# PROVIDED MATERIAL
__________________________________________________

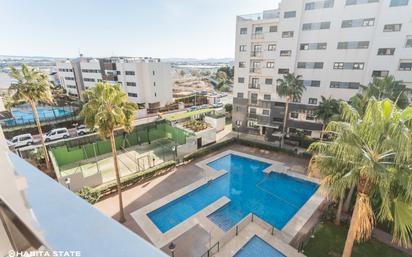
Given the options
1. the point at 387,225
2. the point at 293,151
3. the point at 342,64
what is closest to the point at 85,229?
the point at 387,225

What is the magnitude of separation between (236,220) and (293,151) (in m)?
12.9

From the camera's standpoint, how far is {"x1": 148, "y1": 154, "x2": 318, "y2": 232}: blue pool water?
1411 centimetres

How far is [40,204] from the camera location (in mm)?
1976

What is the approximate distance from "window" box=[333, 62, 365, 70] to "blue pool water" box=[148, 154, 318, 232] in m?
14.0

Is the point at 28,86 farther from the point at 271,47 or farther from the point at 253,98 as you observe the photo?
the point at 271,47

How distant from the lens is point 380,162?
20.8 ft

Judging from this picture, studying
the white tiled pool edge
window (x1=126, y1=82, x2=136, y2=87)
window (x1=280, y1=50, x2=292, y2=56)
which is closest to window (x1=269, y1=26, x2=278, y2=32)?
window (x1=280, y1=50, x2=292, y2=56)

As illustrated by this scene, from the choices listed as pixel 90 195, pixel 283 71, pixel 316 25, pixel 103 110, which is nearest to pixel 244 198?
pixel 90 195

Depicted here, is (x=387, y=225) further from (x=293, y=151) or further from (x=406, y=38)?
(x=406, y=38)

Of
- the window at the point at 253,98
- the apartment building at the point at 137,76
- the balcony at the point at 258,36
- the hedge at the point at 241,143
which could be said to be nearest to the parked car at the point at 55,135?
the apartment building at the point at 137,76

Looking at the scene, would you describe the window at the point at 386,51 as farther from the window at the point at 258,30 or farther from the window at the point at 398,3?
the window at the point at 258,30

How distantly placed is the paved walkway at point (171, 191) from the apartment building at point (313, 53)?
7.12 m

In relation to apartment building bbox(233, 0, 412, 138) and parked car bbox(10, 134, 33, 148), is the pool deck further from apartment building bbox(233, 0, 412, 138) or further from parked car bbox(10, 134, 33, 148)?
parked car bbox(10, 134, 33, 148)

__________________________________________________

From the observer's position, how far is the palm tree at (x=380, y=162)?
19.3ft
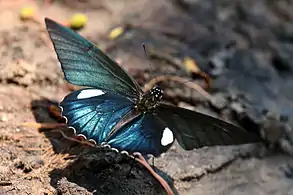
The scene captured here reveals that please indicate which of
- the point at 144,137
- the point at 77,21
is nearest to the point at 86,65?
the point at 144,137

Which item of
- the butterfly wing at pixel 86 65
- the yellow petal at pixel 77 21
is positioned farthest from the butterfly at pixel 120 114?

__________________________________________________

# INSTRUCTIONS FOR THE TASK
Quote each line of the listing above that contains the word "nearest".

# FINISHED EXERCISE
As illustrated by this scene, from the choices listed as pixel 90 195, pixel 283 71, pixel 316 25, pixel 103 110, which is nearest to pixel 244 198?
which could be said to be nearest to the parked car at the point at 55,135?
is nearest to the point at 86,65?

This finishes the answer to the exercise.